Written by Allie Gloe, Curatorial Intern
This sensitive portrait of Andrew Jackson was painted just days before his death and, sadly, does not represent the Andrew Jackson nicknamed “Old Hickory” for his tough personality. Jackson is seated in the center of the three-quarter portrait and barely slouching in a black chair. His brown and black overcoat blend in with the dark brown background and black chair as his shirt falls into shadow. This creates an illumination of Jackson’s drawn face and grey hair, and draws the viewer’s attention to his drooping grey eyes, which were once a deep blue. In this portrait, Andrew Jackson is an old and dying man, exhausted from illness.

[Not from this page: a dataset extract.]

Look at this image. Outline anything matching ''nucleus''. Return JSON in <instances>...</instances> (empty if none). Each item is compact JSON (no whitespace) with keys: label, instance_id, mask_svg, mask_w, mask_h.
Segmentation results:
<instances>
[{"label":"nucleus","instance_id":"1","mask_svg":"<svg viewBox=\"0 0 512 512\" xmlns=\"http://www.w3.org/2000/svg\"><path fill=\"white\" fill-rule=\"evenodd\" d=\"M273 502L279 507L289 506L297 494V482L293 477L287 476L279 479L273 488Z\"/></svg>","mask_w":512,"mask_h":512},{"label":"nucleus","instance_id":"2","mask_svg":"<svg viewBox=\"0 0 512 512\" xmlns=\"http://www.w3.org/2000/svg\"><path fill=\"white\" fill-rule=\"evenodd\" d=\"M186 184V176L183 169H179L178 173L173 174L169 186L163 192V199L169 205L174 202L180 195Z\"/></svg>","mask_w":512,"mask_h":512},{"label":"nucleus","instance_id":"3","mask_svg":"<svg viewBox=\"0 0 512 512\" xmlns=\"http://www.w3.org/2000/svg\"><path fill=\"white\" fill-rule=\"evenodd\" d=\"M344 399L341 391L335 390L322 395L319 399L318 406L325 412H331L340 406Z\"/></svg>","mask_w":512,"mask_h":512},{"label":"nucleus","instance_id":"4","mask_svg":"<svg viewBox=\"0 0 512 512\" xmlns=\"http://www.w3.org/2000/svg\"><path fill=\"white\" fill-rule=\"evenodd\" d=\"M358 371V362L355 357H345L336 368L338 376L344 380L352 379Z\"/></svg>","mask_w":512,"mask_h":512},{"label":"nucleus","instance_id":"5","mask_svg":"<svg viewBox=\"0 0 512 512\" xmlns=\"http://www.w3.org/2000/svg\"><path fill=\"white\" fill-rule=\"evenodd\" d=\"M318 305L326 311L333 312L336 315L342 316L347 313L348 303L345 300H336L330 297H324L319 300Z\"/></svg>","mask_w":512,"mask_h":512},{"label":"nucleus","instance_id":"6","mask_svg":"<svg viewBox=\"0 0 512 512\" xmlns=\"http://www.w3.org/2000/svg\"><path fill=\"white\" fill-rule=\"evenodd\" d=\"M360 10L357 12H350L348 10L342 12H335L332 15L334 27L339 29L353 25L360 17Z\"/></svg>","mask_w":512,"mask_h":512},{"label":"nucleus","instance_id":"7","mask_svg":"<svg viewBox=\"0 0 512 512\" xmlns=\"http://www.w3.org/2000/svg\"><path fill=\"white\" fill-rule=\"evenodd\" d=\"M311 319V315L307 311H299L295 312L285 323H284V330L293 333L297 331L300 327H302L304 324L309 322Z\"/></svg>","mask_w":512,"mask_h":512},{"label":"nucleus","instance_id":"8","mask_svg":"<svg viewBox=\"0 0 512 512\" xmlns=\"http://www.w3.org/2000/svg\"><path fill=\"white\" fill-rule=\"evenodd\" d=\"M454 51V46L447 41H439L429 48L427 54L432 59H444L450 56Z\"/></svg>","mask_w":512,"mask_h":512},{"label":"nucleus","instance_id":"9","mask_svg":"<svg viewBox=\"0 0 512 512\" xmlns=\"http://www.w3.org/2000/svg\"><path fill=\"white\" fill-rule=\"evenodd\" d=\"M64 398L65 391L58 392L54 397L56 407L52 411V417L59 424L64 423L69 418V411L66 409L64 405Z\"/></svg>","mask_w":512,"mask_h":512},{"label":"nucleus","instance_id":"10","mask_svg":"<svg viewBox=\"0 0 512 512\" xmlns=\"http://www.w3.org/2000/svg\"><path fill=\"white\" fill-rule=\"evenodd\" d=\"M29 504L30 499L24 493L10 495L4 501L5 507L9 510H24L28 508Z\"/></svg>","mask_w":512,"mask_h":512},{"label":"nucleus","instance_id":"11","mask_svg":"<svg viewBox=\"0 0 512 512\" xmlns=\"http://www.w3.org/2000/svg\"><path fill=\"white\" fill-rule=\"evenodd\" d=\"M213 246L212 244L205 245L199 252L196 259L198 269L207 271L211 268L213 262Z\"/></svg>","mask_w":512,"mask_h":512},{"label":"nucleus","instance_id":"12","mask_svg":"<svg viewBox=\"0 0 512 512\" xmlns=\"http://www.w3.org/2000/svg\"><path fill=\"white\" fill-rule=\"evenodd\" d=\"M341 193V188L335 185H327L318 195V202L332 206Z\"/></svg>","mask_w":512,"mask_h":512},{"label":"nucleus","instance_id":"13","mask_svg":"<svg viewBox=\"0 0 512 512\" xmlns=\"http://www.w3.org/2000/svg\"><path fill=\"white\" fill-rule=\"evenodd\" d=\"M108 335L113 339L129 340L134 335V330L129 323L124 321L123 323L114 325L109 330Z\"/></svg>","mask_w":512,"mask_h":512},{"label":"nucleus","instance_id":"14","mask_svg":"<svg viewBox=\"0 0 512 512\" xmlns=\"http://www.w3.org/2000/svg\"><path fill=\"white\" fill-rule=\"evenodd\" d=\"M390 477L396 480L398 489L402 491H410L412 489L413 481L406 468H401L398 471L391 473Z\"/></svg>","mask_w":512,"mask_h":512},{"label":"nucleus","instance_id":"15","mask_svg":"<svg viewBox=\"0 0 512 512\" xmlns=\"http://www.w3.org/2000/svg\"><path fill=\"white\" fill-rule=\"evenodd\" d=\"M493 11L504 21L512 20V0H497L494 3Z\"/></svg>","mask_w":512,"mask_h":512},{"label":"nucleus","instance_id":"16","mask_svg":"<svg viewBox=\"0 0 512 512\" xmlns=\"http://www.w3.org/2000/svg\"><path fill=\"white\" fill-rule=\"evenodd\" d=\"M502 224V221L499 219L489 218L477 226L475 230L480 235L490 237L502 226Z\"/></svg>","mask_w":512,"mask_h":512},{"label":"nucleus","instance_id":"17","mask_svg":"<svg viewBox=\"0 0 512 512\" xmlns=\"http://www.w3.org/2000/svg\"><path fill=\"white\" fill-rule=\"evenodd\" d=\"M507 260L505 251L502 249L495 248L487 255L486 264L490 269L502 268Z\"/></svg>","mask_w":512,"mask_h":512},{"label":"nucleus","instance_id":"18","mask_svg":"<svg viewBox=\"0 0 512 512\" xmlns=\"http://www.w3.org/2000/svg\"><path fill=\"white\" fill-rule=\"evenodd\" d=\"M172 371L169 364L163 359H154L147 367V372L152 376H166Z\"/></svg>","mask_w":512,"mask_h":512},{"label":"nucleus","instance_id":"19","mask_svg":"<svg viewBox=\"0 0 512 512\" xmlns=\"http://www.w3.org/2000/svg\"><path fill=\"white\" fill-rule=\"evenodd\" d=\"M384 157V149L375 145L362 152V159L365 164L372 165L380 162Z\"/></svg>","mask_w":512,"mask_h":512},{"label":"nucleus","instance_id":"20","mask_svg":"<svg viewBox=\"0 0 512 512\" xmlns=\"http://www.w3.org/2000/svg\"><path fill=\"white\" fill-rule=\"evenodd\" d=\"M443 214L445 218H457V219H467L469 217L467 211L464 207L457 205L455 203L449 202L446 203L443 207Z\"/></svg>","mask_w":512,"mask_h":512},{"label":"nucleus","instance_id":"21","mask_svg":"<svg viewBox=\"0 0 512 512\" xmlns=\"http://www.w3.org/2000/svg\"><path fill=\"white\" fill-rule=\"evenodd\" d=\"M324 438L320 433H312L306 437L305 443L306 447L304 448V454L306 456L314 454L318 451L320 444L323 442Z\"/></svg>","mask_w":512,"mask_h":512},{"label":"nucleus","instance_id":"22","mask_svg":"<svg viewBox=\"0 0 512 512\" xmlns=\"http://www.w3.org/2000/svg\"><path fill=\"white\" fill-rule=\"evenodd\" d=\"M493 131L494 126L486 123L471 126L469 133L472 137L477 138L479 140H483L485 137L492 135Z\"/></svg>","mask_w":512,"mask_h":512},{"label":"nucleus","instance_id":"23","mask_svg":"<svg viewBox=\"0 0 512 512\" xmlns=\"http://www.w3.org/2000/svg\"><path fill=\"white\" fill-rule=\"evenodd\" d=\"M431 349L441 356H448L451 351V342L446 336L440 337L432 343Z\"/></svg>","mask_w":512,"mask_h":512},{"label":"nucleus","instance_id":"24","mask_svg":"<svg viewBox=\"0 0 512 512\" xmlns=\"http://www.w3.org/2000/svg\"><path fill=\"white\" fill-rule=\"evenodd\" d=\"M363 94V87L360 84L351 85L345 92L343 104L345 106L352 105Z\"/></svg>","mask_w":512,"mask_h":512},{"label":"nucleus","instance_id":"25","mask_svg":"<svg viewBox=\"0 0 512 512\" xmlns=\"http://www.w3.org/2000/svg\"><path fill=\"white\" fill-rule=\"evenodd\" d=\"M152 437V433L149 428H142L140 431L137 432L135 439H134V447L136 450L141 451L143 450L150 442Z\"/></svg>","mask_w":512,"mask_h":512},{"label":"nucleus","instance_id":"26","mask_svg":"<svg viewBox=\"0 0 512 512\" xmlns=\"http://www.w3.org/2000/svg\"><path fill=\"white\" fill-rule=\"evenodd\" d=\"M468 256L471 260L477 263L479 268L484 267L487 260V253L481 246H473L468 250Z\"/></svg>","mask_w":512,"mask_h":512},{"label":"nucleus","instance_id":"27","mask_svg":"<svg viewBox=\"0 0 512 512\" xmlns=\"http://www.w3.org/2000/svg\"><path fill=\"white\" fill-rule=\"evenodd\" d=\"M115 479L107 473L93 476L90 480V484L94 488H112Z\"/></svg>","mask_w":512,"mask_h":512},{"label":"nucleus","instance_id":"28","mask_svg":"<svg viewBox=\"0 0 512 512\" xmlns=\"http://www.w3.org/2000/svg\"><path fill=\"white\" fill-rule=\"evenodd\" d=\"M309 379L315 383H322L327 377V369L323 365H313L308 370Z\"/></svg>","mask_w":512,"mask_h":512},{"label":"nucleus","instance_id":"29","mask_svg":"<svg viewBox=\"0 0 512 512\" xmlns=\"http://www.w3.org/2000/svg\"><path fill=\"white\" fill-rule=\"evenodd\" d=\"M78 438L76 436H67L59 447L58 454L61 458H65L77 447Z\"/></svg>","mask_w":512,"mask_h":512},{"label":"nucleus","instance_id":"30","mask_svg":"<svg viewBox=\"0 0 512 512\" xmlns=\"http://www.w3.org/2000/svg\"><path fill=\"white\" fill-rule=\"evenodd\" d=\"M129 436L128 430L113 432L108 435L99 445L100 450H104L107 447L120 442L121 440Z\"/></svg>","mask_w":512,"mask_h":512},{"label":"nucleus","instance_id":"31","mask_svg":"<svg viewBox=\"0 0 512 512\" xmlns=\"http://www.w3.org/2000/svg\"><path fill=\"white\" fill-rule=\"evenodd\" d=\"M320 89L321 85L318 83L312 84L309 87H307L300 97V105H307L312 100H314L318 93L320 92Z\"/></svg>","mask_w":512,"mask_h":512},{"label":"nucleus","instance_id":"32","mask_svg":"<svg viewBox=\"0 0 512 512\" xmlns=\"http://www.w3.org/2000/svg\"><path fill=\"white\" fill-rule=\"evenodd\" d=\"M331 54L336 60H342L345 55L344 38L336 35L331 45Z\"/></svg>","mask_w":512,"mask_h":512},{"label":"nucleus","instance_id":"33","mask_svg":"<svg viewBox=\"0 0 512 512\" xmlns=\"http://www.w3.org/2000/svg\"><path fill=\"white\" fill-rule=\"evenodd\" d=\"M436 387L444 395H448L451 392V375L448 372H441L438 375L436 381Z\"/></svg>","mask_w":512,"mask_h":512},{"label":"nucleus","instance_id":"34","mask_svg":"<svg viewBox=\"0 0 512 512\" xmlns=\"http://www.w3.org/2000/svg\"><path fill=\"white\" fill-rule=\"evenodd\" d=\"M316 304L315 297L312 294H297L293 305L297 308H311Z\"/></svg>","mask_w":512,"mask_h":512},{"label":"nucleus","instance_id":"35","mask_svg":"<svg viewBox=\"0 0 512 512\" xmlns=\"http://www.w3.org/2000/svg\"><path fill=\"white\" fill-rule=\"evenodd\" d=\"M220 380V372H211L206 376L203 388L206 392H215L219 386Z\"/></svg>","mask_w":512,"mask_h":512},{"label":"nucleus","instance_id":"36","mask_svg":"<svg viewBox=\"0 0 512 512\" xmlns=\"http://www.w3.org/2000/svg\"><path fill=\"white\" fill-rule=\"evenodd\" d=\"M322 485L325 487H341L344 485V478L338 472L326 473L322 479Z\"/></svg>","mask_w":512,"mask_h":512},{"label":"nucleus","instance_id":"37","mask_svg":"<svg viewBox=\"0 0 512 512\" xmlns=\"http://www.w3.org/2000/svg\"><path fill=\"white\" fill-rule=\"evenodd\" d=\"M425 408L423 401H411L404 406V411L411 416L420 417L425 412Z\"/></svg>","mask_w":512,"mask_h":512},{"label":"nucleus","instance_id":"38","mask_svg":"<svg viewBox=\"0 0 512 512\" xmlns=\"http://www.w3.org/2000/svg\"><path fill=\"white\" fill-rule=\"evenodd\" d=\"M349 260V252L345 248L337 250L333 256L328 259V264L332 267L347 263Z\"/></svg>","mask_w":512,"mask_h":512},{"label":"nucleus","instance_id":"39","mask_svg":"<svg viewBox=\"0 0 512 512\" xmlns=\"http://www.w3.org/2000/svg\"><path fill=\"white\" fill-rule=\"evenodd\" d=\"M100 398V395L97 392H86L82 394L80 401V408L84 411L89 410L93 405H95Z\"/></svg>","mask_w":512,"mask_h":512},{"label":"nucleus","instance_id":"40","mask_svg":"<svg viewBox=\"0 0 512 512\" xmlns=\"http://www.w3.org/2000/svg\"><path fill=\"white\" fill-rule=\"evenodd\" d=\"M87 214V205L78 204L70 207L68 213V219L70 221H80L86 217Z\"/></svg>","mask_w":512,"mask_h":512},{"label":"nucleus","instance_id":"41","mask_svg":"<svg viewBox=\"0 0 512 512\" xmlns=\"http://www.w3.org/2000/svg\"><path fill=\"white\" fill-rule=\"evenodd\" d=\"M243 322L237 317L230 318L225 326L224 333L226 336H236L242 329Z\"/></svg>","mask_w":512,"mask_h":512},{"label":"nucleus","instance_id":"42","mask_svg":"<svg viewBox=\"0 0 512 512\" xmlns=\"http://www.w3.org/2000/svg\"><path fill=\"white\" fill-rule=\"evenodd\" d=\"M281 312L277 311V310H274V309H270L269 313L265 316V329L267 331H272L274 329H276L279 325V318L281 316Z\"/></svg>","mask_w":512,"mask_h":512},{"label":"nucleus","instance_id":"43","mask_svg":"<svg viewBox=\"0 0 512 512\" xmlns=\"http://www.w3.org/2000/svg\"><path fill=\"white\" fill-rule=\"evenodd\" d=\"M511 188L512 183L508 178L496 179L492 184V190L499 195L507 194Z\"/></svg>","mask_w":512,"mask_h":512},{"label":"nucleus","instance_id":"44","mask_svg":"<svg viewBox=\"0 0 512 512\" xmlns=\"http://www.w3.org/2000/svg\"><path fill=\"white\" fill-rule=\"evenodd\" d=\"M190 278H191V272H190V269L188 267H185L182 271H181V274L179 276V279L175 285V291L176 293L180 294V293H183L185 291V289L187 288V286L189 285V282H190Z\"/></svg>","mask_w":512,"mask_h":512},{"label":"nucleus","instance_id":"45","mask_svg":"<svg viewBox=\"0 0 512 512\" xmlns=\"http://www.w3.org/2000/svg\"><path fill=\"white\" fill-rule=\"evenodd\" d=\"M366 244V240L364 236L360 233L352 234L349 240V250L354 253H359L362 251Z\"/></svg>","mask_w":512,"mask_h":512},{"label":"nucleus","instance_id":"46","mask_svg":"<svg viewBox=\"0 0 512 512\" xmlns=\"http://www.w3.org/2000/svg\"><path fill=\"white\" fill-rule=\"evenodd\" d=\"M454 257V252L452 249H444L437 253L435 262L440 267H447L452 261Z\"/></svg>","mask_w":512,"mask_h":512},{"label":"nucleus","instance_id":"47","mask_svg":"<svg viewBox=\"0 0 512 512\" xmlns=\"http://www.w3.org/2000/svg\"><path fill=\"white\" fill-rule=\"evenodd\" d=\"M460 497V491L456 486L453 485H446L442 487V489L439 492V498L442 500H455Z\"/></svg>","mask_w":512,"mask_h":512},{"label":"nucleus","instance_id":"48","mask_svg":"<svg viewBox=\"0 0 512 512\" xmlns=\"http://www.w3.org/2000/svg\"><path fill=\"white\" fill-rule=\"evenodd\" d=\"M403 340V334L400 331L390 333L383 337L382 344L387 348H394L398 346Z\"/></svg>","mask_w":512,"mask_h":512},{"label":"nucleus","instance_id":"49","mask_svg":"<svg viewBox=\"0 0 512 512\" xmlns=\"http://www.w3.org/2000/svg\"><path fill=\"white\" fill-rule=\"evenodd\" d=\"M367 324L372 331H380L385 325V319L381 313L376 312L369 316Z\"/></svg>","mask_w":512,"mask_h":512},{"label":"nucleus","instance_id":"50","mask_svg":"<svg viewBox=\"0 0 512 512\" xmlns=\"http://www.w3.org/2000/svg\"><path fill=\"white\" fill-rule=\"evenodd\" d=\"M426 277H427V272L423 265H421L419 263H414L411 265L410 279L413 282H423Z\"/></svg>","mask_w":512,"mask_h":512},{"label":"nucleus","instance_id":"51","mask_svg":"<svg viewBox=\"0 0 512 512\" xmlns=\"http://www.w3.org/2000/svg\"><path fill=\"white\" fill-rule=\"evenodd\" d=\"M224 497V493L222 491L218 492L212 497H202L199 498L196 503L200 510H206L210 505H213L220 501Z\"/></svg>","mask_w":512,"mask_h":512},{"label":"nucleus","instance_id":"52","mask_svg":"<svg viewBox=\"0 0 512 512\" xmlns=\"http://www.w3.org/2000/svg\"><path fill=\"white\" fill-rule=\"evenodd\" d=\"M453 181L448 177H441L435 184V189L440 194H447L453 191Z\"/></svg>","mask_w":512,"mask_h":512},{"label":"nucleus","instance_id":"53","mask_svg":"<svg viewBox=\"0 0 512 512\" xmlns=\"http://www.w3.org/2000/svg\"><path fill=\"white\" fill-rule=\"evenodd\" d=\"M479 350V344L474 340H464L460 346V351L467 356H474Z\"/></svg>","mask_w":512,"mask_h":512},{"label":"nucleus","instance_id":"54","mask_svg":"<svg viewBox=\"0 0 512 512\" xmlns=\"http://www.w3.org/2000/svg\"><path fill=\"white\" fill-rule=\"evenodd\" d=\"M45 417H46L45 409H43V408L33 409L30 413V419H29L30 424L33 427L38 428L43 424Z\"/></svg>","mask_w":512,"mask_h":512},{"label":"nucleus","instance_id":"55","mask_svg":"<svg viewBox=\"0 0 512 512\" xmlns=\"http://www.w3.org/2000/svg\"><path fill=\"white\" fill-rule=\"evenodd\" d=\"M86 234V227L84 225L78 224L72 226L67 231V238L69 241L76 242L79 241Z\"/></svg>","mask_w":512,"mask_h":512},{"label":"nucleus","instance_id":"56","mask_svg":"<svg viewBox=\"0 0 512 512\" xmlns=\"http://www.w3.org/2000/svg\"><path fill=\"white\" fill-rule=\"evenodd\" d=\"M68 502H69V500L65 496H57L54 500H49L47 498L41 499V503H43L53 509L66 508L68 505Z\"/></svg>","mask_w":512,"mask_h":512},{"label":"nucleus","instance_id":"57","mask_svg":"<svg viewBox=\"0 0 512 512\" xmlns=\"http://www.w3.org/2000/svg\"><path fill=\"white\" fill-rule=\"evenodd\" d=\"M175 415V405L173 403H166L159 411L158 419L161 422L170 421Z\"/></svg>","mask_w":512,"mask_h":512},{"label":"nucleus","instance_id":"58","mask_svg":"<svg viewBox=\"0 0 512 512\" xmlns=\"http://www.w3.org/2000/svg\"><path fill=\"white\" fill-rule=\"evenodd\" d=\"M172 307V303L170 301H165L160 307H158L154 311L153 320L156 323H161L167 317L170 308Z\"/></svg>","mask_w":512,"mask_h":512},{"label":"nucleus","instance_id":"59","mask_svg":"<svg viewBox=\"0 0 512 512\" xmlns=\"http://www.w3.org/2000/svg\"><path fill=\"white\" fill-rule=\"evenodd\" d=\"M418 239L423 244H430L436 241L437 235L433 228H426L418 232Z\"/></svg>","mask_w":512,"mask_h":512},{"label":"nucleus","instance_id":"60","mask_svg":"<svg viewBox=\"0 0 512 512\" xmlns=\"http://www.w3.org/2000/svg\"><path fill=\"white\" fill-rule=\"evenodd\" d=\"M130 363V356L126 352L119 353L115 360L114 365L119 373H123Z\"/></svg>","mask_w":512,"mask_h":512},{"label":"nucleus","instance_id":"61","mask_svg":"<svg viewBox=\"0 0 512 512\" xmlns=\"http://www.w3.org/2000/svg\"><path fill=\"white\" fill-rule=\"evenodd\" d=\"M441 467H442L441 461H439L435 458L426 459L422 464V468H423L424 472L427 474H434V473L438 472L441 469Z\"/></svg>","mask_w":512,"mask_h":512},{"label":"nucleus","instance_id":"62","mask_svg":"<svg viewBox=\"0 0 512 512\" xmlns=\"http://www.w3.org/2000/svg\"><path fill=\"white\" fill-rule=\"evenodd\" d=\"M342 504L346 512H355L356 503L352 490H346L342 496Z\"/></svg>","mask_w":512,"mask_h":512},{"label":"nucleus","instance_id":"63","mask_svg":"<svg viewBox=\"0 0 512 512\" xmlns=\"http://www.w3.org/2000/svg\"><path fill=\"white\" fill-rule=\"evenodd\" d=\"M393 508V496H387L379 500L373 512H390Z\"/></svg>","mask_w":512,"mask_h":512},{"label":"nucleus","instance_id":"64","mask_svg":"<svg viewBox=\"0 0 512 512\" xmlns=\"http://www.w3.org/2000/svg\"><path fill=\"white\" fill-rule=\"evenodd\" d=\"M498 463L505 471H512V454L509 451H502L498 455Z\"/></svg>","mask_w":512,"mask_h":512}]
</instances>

This portrait was painted shortly after King Louis-Philippe of France received news that Jackson was sick. He called upon George P. A. Healy, who had a studio in Paris and worked on commissioned portraits in France under royal patronage, to paint Jackson’s portrait. Practically against his will, Jackson decided to sit for the tenacious artist at his home in Nashville, Tennessee, even though he was tired and in pain. Healy painted three versions of the portrait and found them so moving that he kept one copy for himself. Healy’s copy is the portrait that hangs in the Cummer Museum. Healy continued to paint hundreds of portraits in America, including portraits of other presidents.